• _Exercise requirements_: From the entries below, please gather each line containing the string "Langina".

(Data supplied begins)

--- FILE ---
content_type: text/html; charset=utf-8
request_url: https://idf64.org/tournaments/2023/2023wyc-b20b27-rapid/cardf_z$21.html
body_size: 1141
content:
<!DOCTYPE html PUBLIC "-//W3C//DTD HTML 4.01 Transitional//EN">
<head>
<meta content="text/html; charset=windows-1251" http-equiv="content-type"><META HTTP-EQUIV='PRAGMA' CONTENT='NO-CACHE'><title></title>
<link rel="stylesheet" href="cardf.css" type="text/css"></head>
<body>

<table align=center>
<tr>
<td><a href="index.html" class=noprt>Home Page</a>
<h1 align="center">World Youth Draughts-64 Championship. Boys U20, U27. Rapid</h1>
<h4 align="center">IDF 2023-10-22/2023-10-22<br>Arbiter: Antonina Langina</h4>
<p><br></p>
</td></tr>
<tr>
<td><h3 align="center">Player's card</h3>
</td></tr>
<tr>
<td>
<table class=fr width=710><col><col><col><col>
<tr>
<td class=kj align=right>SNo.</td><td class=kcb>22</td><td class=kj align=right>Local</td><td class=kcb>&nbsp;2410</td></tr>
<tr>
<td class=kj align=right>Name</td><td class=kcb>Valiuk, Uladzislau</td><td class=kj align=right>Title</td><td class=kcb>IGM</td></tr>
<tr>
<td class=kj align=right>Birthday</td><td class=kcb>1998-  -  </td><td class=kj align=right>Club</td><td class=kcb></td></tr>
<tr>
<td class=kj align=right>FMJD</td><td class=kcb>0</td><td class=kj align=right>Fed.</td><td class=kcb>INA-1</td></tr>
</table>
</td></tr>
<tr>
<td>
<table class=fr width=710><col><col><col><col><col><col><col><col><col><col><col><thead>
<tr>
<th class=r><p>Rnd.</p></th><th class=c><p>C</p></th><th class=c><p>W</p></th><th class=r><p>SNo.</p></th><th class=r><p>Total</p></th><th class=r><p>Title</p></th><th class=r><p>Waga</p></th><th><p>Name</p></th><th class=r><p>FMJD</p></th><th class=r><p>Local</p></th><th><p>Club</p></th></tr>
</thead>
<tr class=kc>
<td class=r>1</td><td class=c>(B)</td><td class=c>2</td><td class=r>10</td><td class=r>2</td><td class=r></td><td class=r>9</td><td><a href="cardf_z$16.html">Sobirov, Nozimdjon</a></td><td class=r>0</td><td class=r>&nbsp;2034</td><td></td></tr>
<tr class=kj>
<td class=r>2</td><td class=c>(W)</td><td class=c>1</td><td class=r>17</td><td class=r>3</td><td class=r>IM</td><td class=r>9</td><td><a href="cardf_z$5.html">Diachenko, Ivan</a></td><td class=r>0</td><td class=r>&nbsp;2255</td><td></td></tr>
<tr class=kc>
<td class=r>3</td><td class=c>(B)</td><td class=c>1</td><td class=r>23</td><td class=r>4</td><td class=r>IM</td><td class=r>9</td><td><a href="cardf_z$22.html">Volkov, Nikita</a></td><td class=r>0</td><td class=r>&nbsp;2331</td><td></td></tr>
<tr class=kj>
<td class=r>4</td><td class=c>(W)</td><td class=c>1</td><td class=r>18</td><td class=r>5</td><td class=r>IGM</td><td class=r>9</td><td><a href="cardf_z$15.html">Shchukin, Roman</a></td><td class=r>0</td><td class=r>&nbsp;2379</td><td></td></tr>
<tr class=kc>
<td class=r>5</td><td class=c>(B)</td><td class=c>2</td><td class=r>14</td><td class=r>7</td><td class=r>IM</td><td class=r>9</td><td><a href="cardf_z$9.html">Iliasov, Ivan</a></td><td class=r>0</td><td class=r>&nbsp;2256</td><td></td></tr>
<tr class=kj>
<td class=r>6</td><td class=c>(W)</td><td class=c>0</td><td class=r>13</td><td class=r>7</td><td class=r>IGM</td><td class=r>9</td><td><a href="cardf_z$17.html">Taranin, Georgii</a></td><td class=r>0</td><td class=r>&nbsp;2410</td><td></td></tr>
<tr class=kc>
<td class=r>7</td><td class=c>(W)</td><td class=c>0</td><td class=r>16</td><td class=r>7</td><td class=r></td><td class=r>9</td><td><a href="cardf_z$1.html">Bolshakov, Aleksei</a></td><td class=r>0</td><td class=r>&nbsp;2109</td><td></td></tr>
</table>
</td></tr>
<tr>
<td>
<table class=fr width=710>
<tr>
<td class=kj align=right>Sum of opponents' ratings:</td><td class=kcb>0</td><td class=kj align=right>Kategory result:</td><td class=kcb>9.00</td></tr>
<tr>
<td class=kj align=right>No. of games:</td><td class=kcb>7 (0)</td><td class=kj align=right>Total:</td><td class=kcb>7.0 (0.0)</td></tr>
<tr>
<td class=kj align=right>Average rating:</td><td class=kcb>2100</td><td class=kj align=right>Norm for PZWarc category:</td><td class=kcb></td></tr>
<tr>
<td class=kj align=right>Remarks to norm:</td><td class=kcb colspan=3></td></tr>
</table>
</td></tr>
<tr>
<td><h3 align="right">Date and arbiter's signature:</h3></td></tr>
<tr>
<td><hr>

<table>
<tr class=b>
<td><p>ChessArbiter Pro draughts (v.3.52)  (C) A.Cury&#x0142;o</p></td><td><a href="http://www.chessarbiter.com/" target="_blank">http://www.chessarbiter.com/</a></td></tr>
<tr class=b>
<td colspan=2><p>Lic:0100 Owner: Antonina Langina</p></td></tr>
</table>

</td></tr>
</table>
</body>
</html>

(Data supplied ends)

• _Expected output_:
<h4 align="center">IDF 2023-10-22/2023-10-22<br>Arbiter: Antonina Langina</h4>
<td colspan=2><p>Lic:0100 Owner: Antonina Langina</p></td></tr>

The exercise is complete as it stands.